WORK INSTRUCTIONS>
Lines holding the string "trap" are the ones to copy from this listing.

SOURCE MATERIAL>
◇ ◇ ◇ ◇ ◇
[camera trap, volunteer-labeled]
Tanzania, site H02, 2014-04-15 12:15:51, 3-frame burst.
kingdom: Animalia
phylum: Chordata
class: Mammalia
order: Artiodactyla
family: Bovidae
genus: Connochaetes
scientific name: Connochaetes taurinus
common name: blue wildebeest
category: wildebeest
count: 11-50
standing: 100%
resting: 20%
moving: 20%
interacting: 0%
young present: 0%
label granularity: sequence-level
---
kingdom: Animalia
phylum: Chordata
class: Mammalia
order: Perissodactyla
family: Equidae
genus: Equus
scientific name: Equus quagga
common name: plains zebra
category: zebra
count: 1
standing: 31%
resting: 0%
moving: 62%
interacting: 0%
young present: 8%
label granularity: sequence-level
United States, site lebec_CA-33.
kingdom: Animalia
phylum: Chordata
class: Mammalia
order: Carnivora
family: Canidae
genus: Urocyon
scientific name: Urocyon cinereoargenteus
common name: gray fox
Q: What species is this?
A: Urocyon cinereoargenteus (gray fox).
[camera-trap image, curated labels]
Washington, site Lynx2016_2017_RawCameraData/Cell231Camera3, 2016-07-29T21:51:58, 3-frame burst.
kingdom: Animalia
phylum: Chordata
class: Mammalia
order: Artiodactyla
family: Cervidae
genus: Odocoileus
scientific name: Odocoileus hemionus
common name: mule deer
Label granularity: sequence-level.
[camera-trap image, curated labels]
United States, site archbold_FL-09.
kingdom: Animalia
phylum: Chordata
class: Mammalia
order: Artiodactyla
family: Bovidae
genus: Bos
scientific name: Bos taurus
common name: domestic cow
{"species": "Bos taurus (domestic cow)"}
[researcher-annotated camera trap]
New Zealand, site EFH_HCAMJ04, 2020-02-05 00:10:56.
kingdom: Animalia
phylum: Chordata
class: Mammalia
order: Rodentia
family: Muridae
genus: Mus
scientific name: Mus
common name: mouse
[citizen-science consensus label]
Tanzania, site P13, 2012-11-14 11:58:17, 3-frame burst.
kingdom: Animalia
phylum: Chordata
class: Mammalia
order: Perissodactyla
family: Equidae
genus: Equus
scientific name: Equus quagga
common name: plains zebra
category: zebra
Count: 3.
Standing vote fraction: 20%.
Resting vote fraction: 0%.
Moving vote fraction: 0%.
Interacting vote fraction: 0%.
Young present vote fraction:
◇ ◇ ◇ ◇ ◇
SOLUTION TO THIS PROBLEM>
[camera trap, volunteer-labeled]
[camera-trap image, curated labels]
[camera-trap image, curated labels]
[researcher-annotated camera trap]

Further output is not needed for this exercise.